In the tale that is captivating crowds on the campaign trail, Warren is not a professor or a political star but a hardscrabble Oklahoma “late-in-life baby” or, as her mother called her, “the surprise.” Her elder brothers had joined the military; she was the last one at home, just a middle-schooler when her father had the massive heart attack that would cost him his job. “I remember the day we lost the station wagon,” she tells crowds, lowering her voice. “I learned the words ‘mortgage’ and ‘foreclosure’ ” listening to her parents talk when they thought she was asleep, she recalls. One day she walked in on her mother in her bedroom, crying and saying over and over, “ ’We are not going to lose this house.’ She was 50 years old,” Warren adds, “had never worked outside the home, and she was terrified.”

This part of the story has been a Warren staple for years: Her mother put on her best dress and her high heels and walked down to a Sears, where she got a minimum-wage job. Warren got a private lesson from her mother’s sacrifice—“You do what you have to to take care of those you love”—and a political one, too. “That minimum-wage job saved our house, and it saved our family.” In the 1960s, she says, “a minimum-wage job could support a family of three. Now the minimum wage can’t keep a momma and a baby out of poverty.”

Or this fella:

They all do it differently, but to say they aren’t trying to speak to the “heartlessness” of American society, as Williamson contends they fail to do, is just wrong.
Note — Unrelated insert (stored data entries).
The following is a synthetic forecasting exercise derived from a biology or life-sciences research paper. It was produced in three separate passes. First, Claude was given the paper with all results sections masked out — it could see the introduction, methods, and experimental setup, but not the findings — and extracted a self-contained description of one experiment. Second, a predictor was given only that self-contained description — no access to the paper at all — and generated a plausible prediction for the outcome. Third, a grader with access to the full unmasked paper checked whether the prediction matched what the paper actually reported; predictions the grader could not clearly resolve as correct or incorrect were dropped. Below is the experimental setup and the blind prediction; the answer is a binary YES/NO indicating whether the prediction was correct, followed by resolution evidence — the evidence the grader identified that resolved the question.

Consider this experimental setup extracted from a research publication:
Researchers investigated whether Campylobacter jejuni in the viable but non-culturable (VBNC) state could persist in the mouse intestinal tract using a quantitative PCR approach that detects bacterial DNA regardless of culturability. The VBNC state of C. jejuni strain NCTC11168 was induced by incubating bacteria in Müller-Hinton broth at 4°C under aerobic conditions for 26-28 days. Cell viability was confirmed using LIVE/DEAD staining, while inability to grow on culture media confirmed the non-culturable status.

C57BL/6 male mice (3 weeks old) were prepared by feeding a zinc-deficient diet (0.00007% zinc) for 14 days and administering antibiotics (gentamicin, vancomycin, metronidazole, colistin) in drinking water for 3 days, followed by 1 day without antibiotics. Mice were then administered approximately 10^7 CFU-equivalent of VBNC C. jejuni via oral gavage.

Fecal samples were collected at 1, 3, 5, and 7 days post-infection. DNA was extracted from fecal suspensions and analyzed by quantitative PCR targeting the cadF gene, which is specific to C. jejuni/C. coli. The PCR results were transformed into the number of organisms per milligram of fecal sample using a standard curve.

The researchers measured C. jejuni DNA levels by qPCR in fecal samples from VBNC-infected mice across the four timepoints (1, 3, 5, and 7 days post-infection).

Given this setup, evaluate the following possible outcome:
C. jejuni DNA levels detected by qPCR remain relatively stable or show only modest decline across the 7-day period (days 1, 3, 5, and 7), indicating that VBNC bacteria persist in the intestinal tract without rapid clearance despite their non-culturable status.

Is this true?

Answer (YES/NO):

I’m sure there are other examples from Democrats who appeal, to one degree or another, to the heart and soul of the voters. It’s as big a part of politics as the policy wonkery that dominates these generally painfully frustrating debates.

Williamson is being held up today as if she’s doing something truly unique and I think the only unique thing about it is the fact that she is not required to talk about policy in-depth and can simply offer her observations that America is in a dark place and we should replace it with love without specifics. That’s fine as far as it goes, and I take her seriously as someone with a huge following and a message that resonates with a lot of people. But it’s unfair to say that other candidates are failing to try to connect on this emotional level. They just also have to back it up with policy.